Assigned task 1: In the article on Dolly Parton, which entertainment establishments is she said to have founded?
Assigned task 2: Extend the article on Dolly Parton, picking up right after its final sentence.

Page text:

Dolly Parton: From Rags to Riches


Gabby Hanson, Co-Editor

From her charming looks to her witty personality, the charitable nature of Dolly Parton has made herself a part of many homes across the nation and has become a staple in American culture. She has received many awards for her music while building her empire and being the proud founder of some of America’s most popular entertainment establishments including, Dollywood, Dixie Stampede and Pirates Voyage. Parton planted her foot in society by giving back to major charities and relief funds, as well as establishing her own foundations and giving back to her community for issues across the board, including illiteracy, financial incentives contributing to graduation rates and college careers, wildlife conservation, disaster relief, further medical development, and advocating for the rights for all, while maintaining a political omission.

Source material:
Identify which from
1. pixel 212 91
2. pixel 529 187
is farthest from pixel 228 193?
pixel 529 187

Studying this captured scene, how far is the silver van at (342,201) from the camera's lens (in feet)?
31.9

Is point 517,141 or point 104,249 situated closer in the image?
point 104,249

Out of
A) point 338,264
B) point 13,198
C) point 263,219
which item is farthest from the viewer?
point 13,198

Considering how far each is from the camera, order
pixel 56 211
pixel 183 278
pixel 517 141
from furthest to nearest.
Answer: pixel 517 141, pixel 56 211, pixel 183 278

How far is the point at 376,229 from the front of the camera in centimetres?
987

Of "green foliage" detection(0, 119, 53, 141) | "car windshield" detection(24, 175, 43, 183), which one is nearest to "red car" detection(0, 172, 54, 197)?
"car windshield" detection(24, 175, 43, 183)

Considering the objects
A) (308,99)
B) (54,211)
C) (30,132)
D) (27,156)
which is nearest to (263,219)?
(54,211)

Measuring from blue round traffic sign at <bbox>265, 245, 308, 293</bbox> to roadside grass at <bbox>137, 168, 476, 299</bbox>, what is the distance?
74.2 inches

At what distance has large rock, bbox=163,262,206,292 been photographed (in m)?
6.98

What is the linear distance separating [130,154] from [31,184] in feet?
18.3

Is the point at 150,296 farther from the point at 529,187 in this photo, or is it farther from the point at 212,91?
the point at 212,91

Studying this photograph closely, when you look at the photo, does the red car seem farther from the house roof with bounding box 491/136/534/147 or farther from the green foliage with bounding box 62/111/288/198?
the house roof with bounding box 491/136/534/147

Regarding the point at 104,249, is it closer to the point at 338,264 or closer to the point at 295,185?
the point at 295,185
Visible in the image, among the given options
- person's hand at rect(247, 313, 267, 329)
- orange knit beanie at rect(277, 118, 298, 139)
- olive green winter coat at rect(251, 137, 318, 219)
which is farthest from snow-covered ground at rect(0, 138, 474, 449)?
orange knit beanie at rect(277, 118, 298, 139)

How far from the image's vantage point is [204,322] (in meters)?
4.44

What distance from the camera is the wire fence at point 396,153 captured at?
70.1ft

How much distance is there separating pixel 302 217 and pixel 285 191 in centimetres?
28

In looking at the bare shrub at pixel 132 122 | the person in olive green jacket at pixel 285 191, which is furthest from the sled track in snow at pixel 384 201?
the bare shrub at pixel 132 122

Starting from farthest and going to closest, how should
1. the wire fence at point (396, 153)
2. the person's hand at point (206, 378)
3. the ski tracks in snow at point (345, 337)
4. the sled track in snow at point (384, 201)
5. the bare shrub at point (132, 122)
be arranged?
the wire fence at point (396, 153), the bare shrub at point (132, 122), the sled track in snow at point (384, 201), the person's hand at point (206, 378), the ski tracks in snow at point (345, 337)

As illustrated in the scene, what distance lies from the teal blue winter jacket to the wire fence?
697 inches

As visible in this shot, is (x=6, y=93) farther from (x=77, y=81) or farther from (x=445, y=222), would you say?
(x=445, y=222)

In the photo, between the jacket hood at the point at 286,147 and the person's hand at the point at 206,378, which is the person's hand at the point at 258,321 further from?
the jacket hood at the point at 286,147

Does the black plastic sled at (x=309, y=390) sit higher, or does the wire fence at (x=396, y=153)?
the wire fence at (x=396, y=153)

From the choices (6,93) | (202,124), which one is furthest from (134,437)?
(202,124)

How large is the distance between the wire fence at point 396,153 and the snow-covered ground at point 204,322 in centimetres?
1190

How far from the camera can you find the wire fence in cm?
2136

Answer space 1: Dollywood, Dixie Stampede and Pirates Voyage.

Answer space 2:
But Dolly didn’t always have it all. Born in 1946 in the small town of Locust Ridge, TNN, she was one of twelve children growing up in rural Appalachia in their dilapidated one-room cabin with hardly two pennies to rub together. Her music career sparked growing up with her mother who sang and played guitar. At the young age of 13, Parton made her appearance at the Grand Ole Opry and after high school moved to Nashville to pursue her music career which quickly took off, landing a contract with RCA Records. Producing top hits, Parton produced her first top hit, “Joshua” which was No. 1 on country music charts in 1971 with only more coming after that with songs like “Jolene” and “I Will Always Love You.”

Parton’s success from rags to riches is only part of her legacy. She turned her misfortune into a fortune and used it for good. In 1988, Parton established The Dollywood Foundation in her home county of Sevier County to decrease high school dropout rates, which later became “The Buddy Program.” Parton asked every seventh and eighth grader to “buddy-up” and pledged $500 to those in the Buddy Program if they both successfully graduated high school. Parton’s efforts were a huge turning point for those in Sevier County, dropping the dropout rate from 36 percent to only 6 percent. Along the same lines of The Buddy Program, in 1989 Parton gave a $500 scholarship to every high school student in Sevier County who wished to attend Hiwassee College.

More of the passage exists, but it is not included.